Director of Coke Habit, Dan Covert, attended Go Short this year. He was invited to take part in a panel discussion on strategy and effect of putting your short film online. This panel was part of the annual Industry Day at Go Short, which traditionally takes place on the Friday of the festival.
Alongside Dan, also Meghan Oretsky (one of the curators of Vimeo Staff Picks and jury member for the European competition at Go Short 2018) and Derry O’Brien (sales agent and short film distributor at Network Ireland Television) were part of the panel. The session kicked off with the screening of Coke Habit and a case study of the development and the online distribution strategy of the film. Dan, who is the managing director of the New York based production company Dress Code, mentioned that the film was originally planned to be a little side project. Since the company usually produces mostly commercials of a live-action or documentary kind, this first-time animation was aimed to challenge their creativity. The project took multiple years to develop and exceeded the initial budget big time.
When it was almost finished, Dan showed it at a filmmakers network event in New York City, where Meghan was also present. She approached Dan to launch his film on Vimeo as a Staff Picks Premiere. As such it generated a lot of traffic to the film in its first weeks, accomplishing the goal of the films strategy: to attract new potential clients to Dan’s business.
Brands want to see independent work. They are not interested in other advertisements you have done. That’s boring.
From a sales perspective Derry countered the point of view of Dan. As a renowned distributor of an extensive catalogue of shorts, he argued that putting your short film online for free, decreases your chances of a successful festival run and potential sales to for example airline companies and television stations. One of the things Derry specializes in, is getting short films in the race for the Oscars. Multiple films that Derry distributes have been nominated for and awarded with the prestigious Academy Awards. The latest example of this being The Silent Child, which won the Oscar for best short film this year. If you’re a filmmaker, not working in the advertising industry, the exclusivity of your film is something you should be careful with, Derry argued. Recognition, success and awards are harder to come by, when your film has been online and available for all, since its launch.
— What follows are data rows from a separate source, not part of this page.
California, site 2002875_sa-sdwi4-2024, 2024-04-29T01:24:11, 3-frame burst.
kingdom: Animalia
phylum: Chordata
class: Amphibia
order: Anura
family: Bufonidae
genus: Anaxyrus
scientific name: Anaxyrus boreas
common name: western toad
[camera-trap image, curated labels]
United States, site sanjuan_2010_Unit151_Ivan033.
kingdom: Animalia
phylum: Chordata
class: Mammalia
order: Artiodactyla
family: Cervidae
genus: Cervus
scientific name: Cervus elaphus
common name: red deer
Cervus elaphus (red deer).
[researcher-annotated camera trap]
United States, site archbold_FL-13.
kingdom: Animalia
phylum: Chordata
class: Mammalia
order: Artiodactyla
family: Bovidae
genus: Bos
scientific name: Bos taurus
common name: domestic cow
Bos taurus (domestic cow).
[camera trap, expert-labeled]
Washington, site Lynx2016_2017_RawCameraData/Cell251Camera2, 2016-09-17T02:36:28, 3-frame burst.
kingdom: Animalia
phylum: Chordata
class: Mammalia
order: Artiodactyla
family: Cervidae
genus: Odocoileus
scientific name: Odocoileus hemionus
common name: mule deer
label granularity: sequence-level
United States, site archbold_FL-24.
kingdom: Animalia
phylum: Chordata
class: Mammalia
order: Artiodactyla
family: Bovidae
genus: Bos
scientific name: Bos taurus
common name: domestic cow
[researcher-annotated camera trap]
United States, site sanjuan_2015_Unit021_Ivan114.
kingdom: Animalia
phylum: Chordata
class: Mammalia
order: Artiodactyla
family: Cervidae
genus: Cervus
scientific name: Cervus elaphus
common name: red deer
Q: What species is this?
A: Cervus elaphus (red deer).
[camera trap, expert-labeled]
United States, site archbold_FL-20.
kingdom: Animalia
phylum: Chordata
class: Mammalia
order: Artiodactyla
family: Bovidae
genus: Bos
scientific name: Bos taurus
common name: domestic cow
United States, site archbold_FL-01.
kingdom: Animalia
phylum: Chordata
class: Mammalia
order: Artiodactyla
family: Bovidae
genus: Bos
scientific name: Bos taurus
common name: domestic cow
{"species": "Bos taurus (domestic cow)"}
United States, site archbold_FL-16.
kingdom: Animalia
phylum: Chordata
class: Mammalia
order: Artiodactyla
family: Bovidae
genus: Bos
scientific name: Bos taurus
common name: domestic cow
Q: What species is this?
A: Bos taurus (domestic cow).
Proof of the fact that both strategies aren’t as opposing as they might seem (the discussion got heated at certain points), came from the audience. Job Opprins, one of the directors of the Dutch animation studio Job, Joris en Marieke, rounded up the session with the example of their film A Single Life. First the film went on a festival tour and got nominated for an Oscar. After two years the film was put online, got picked up by Vimeo Staff Picks and actually got a second life, generating attention for the work of the animators.
What do you think? Should we be careful with putting our films online or should we embrace online distribution more? Don’t forget to watch this week’s short film and hopefully we have provided you in this blog with some food for thought as well, food for thought that is very useful for Short Shot as well.